Reference no: EM133221943
Case: Toyota's Unorthodox CEO
Hiroshi Okuda isn't afraid to speak his mind or impose radical change in an organization. And because of these traits, he is memorable at Toyota Motor Corporation, where he was the chairman of the board. Prior to becoming chairman, Okuda served as Toyota's president-the first non-family member in over 30 years to head the company. He also is unusual among other Japanese executives because, in Japan, executives are supposed to be unseen. Okuda justifies his outspoken and aggressive style as necessary to change a company that had become lethargic and overly bureaucratic. Okuda is credited with seeing the need for hybrid cars early and pushing Toyota towards quickly bringing them to market.
Okuda moved ahead at Toyota by taking jobs that other employees didn't want. For example, in the early 1980s, the company was trying to build a manufacturing facility in Taiwan, but the Taiwanese government's demands for high local content, technology transfer, and guaranteed exports convinced many at Toyota that the project should be scrapped. Okuda thought differently. He successfully lobbied for the facility in the company, and it's now very profitable for Toyota. As Okuda noted, "Everyone wanted to give up. But I restarted the project and led it to success." His drive and ability to overcome obstacles were central to his rise in the company's hierarchy.
When Okuda ascended to the presidency of Toyota in early 1995, the company was losing market share in Japan to both Mitsubishi and Honda. Okuda attributed this problem to several factors. Toyota had been losing touch with Japanese customers for years. For example, when engineers redesigned the Corolla in 1991, they made it too big and too expensive for Japanese tastes. Then, four years later, in an attempt to lower costs significantly, they stripped out so many features in the car that the Corolla looked too cheap. Competitors, on the other hand, had also done a much better job at identifying the boom in recreational vehicles-especially the sport-utility market. Toyota's burdensome bureaucracy also bothered Okuda. A decision that took only five minutes to filter through at Suzuki Motor Corporation would take upwards of three weeks at Toyota.
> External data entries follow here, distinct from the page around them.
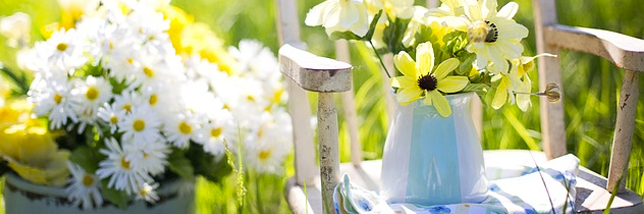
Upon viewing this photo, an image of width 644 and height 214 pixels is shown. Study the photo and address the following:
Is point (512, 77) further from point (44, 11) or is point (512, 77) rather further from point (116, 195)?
point (44, 11)

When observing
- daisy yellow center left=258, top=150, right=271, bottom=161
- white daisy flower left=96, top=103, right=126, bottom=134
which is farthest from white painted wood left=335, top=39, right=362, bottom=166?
white daisy flower left=96, top=103, right=126, bottom=134

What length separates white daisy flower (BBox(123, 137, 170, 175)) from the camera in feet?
3.53

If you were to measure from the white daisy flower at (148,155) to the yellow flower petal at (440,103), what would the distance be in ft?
1.19

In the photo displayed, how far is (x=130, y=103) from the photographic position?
1097 millimetres

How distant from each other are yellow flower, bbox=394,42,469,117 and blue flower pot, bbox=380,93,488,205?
0.20ft

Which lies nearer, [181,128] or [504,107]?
[181,128]

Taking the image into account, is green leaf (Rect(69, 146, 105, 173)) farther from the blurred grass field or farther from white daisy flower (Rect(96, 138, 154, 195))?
the blurred grass field

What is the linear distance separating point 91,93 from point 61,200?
0.47ft

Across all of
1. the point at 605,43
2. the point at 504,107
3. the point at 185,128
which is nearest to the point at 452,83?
the point at 605,43

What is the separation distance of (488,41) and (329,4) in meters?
0.18

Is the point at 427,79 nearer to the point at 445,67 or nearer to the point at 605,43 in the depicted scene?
the point at 445,67

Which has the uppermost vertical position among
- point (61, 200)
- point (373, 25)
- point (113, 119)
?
point (373, 25)

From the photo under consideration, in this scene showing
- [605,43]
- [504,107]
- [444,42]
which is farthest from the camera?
[504,107]

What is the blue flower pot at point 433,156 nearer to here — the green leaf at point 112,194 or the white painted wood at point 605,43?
the white painted wood at point 605,43
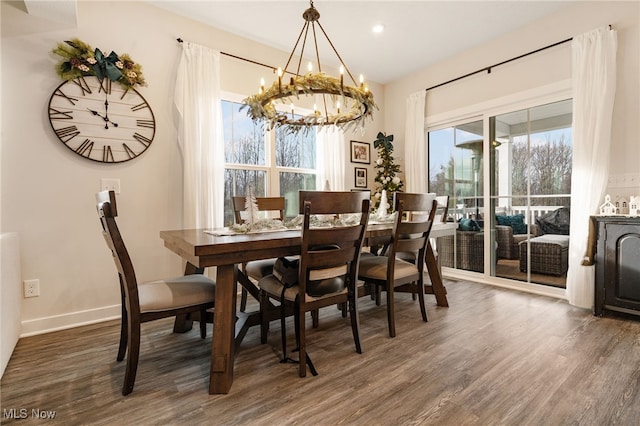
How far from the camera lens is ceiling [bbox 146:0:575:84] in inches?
116

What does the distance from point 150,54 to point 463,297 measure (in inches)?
150

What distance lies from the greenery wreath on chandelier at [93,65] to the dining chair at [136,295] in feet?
4.94

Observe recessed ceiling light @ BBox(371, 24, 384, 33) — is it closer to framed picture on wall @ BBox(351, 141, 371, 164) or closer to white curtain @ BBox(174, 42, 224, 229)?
framed picture on wall @ BBox(351, 141, 371, 164)

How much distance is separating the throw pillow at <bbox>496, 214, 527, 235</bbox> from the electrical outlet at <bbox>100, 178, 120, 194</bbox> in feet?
13.1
In his first 18 months on the job, Okuda implemented some drastic changes. In a country where lifetime employment is consistent with the culture, he replaced nearly one-third of Toyota's highest-ranking executives. He revamped Toyota's long-standing promotion system based on seniority, adding performance as a factor. Some outstanding performers moved up several management levels at one time-something unheard of in the history of the company.
Okuda also worked with the company's vehicle designers to increase the speed at which a vehicle went from concept to market. What once took 27 months was shortened to 18. Under his leadership Toyota was making a custom car within five days of receiving an order.
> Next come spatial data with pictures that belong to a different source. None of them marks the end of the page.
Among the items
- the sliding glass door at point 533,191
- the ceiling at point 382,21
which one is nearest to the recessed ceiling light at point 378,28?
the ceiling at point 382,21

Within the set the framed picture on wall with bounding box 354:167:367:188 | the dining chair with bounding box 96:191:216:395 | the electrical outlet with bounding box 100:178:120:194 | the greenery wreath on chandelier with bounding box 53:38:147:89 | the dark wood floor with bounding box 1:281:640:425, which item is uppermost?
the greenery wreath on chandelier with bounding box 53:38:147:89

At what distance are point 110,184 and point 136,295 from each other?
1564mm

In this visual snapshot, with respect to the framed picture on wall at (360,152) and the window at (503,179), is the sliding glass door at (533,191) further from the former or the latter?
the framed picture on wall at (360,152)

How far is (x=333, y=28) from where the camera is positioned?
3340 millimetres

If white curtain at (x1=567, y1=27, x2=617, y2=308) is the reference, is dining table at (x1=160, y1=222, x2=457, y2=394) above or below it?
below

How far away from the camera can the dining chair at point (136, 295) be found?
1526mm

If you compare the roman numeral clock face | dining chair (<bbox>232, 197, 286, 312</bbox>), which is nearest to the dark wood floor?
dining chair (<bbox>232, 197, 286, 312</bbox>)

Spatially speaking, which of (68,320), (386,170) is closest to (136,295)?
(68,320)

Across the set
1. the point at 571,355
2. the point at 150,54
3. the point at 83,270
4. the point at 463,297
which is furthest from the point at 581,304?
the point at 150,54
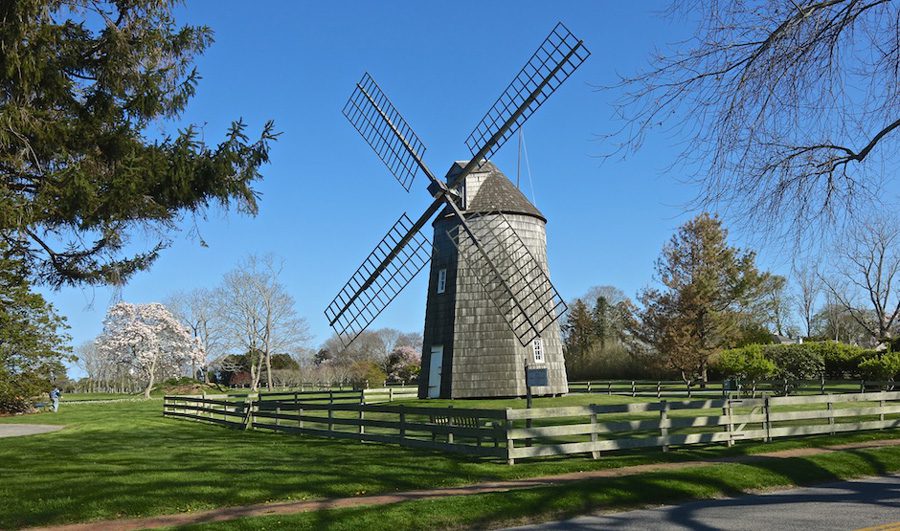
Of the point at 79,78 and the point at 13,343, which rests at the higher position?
the point at 79,78

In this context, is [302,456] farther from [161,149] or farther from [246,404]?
[246,404]

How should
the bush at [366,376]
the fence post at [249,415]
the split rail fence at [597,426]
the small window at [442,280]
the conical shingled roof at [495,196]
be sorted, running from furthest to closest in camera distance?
the bush at [366,376], the small window at [442,280], the conical shingled roof at [495,196], the fence post at [249,415], the split rail fence at [597,426]

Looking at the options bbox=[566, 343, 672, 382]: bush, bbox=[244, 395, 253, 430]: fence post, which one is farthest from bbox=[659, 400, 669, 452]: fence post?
bbox=[566, 343, 672, 382]: bush

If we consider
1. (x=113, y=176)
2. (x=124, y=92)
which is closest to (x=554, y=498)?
(x=113, y=176)

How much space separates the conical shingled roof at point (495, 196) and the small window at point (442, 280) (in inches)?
99.6

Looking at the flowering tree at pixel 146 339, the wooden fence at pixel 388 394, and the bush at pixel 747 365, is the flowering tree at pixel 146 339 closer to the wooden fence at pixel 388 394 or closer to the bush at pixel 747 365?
the wooden fence at pixel 388 394

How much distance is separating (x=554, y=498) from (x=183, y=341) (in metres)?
71.1

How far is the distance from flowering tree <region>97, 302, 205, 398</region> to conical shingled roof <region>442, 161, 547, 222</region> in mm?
49269

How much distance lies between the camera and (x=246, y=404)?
81.7 feet

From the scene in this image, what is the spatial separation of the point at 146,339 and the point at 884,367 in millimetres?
63031

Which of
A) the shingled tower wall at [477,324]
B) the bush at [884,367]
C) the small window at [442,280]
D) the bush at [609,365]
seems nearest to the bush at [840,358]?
the bush at [884,367]

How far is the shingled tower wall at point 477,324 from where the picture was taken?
27766 millimetres

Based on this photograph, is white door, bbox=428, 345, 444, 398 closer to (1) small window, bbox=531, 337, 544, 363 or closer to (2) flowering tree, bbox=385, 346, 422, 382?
(1) small window, bbox=531, 337, 544, 363

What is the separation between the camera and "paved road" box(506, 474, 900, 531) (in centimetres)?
804
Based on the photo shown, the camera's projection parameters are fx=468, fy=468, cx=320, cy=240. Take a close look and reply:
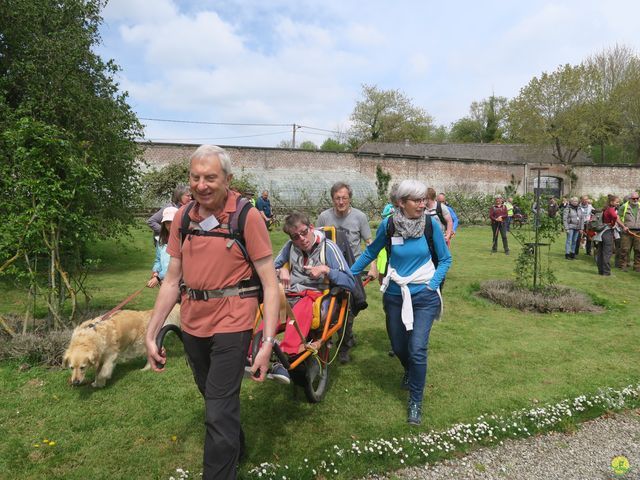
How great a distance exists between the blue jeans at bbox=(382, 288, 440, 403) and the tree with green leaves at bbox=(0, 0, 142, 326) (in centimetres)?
410

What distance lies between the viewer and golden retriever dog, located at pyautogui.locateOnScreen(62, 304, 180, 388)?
463 centimetres

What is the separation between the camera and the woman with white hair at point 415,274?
411 cm

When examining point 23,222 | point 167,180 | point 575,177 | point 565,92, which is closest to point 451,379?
point 23,222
Finally, Okuda is using the visibility of his job to address larger societal issues facing all Japanese businesses. For instance, he accused Japan's Finance Ministry of trying to destroy the auto industry by driving up the yen's value. And he has been an audible voice in the country, condemning the lax lending practices that forced Japanese banks to write off billions of dollars in bad loans that led, in part, to that country's economic crisis in the late 1990s and early 2000.
Unfortunately, some of Okuda's actions may have backfired. Speculation that he overstepped his boundary at times by his blunt demands for change and his refusal to bail out other members of the Toyota keiretsu may have offended the founding Toyoda family, leading to his removal as president of the company in June 1999. However, even though he was no longer president of the company, his strategic leadership helped him to be appointed to the chairman's job.
Question 1 How would you describe Hiroshi Okuda's personality and leadership style?
Question 2 When a company is in crisis, do you believe that a change in leadership style is required to turn the company around? Discuss by focusing on Kurt Lewin's three-step change model.